"Don't Want To Know" /
John Martyn
As the record reviewer for my college newspaper, I bagged a continual stream of free LPs I wouldn't have even heard about otherwise. One of the best surprises was John Martyn's Solid Air, a moody folk-jazz record that was so good, I couldn't believe I'd never heard of the guy before--or ever heard much about him again.
Well, I read Martyn's obituary today -- dead at age 60, a complete physical wreck thanks to years of heavy drinking -- and while it doesn't make much of a ripple in the general world, I'm sad. Like his friend Nick Drake (the song "Solid Air" was written about Drake, before his untimely death), Martyn was unfairly pigeonholed into 60s folk-rock. But where else would you put him? His lyrics were more impressionistic than Dylanesque-clever, his songs tinged with jazz and reggae when everybody else was aping the blues. Then there was his soft husky high tenor, mopey and fretful and slurred with pain. Not for everybody, I guess, but when it worked, it was a seductive formula.
All the obits mention "May You Never," the Martyn song beatified by an Eric Clapton cover; lest you think John Martyn was a one-hit wonder, here's another track worth remembering. "Don't Want to Know" is a melancholy minor-key samba, the dogged iteration of a stubborn romantic. "I don't want to know about evil / Only want to know about love," he declares from the start, and then he repeats it right away. It's like he's sticking his fingers in his ears, singing la-la-la to block out the crap he doesn't want. Which, of course, makes us more aware of that evil than ever.
That's the chorus; the verses are one long complaint about modern life, soaked with self-pity and paranoia: "All around the cold is glistening / Making sure it keeps me down to size . . ."; "I'm waiting for the planes to tumble / Waiting for the towns to fall / I'm waiting for the cities to crumble..."; "All around that gold is glistening / Making sure it keeps us hypnotized." Standard-issue protest rock stuff.

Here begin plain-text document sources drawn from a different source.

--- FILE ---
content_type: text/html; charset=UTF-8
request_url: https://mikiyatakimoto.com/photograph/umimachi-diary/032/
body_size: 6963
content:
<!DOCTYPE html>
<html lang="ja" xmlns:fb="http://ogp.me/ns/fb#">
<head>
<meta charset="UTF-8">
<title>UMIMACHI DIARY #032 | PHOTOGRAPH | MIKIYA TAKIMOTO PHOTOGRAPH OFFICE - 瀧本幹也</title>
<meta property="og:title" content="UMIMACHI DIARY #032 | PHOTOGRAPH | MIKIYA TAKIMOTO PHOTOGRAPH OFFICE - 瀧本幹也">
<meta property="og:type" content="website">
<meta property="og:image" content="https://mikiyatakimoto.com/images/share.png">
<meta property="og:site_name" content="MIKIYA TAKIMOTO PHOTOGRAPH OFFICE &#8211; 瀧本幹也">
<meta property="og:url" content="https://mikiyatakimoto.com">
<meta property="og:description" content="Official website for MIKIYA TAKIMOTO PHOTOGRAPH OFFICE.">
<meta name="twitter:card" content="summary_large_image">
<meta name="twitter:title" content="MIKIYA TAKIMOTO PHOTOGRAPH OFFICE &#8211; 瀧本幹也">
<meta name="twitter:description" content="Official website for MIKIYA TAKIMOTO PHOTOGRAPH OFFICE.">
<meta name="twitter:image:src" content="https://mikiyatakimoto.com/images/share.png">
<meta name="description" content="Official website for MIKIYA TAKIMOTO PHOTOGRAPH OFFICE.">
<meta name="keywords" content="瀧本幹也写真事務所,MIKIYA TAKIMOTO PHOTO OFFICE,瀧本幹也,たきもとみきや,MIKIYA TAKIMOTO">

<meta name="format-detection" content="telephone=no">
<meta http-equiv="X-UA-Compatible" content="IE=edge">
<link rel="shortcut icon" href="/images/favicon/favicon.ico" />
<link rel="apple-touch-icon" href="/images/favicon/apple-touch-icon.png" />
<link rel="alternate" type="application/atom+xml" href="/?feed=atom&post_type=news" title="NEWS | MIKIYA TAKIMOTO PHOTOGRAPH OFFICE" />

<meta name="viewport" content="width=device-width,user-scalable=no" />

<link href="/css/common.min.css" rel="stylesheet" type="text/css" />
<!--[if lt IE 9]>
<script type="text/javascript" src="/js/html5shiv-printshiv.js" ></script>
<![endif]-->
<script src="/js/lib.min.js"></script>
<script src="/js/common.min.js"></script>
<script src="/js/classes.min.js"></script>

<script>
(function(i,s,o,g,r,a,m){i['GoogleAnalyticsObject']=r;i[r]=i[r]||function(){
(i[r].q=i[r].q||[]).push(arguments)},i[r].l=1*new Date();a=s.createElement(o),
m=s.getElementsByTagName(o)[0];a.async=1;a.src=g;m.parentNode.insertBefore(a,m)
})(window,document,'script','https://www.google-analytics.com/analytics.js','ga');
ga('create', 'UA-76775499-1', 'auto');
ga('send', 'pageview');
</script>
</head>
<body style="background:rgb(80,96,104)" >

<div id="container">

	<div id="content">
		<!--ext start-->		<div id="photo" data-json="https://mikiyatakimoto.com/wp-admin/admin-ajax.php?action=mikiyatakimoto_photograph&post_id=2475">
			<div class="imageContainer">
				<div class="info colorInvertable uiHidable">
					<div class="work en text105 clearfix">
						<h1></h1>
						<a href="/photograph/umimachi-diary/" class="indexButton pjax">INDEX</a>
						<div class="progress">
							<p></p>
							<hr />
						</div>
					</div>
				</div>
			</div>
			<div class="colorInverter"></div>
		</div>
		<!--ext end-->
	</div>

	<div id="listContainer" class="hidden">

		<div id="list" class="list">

What makes it work is the way the waves of misery keep cresting and falling, with shivering electric piano trills making icy echoes and a flicker of Latin percussion whispering underneath his acoustic strums. (And this song doesn't even make the most of his inventive guitar playing, his greatest contribution to music.) Every syncopated hiccup of his rhythm seems hobbled with regret; he may say he only wants to know about love, but does he ever describe a single detail of love? No. Still, it's such a richly-textured tone poem, it transcends all his morose maunderings. All this crap is happening, weighing him down, but pure music prevails.
I gather there was nothing fragile or ethereal about John Martyn; he was a self-destructive egotist, a train wreck from the get-go, and probably it was his own fault that he never became a bigger star. Still, you look at clips of him performing -- fat and bloated in his old age, down to one good leg -- and when he starts to play the guitar, it's like the angels are singing.